The Gullywasher & Merritt Island (Part Four)


Here at the Sullivan household, we are still embroiled in the fallout from my mom's passing last month, but this is a blog post I wrote many moons ago, and I just haven't had the time to post. It's the final installment in the trip Robin and I took to Florida in February -- oh how the time flies!! I hope you enjoy it.  If you missed any of the prior posts, you can find them here.


  • The Great Bird Trip of 2019 - Part Three (The Everglades Adventure)
  • The Great Bird Trip of 2019 - Part Two (The Old Man and the Sea)
  • The Great Bird Trip of 2019 - Part One (Yes, this is another birding post)

  • Yellow-Breasted Birder

    That night I dreamed Robin had purchased a stroller for Josh and it rolled with a squeak, squeak! “I’m just not comfortable leaving him in the car, and those big trees, well, they intimidate him. He’s just a little tree.” I heard her saying.

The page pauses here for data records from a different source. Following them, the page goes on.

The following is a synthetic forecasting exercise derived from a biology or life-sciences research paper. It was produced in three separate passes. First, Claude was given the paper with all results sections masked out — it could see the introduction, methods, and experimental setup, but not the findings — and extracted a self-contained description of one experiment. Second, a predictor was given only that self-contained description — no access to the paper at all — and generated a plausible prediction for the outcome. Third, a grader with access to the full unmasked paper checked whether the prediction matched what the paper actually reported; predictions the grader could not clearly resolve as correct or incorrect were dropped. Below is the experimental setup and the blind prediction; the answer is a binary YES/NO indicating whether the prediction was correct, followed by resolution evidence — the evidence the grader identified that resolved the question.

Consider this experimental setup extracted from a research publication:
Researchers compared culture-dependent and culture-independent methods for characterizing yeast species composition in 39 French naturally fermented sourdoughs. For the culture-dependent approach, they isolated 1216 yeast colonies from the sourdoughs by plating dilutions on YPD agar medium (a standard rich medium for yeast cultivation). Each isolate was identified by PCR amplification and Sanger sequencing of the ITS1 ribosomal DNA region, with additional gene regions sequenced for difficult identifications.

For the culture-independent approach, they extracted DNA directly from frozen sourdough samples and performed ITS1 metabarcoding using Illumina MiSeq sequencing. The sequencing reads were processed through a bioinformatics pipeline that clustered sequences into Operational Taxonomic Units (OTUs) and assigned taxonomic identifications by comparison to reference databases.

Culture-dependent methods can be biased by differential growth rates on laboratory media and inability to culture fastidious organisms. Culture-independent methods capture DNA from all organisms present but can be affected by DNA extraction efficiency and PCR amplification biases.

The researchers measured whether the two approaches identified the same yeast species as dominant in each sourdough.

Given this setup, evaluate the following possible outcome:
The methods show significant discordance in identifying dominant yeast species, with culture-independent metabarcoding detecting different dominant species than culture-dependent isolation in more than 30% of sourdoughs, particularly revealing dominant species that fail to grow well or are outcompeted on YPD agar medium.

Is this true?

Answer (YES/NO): NO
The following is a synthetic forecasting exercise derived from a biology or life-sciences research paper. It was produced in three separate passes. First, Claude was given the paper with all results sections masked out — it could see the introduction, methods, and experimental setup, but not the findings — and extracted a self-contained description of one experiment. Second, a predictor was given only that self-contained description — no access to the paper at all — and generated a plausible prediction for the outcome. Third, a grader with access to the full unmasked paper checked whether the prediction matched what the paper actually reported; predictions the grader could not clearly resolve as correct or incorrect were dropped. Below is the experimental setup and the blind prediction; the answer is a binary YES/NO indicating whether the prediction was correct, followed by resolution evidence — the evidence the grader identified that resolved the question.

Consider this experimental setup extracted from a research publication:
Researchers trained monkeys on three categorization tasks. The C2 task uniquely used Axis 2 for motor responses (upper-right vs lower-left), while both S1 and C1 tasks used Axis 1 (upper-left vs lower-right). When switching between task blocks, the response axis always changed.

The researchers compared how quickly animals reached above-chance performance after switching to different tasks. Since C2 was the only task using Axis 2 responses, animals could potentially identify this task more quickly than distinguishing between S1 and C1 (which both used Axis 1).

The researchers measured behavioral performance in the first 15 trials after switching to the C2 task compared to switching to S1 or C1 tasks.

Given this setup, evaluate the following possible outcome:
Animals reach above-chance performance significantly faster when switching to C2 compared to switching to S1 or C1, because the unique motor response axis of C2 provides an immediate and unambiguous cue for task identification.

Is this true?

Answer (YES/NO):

    When I awoke, the blue sky had turned dark and clouds blanketed the world. It started raining before I got my first cup of coffee, and when it came, it came hard. All hopes of a day spent like Clint Howard and Dennis Weaver flying through the grass of the Everglades on a fan boat were drowned in an all-day rainstorm. Consulting a weather app’s satellite map, we spotted a short break in the cloud pattern.

    “We should go for it,” Robin declared. She took out a pen and grabbed a napkin to diagram the approach. “We'll make a surgical strike. Here, here, and here. If we time this right and nail the window, we can be in and out with photos of Wood Storks and Spoonbills.”

    “How?” I asked.

    She held up a park map. “I know where they nest!”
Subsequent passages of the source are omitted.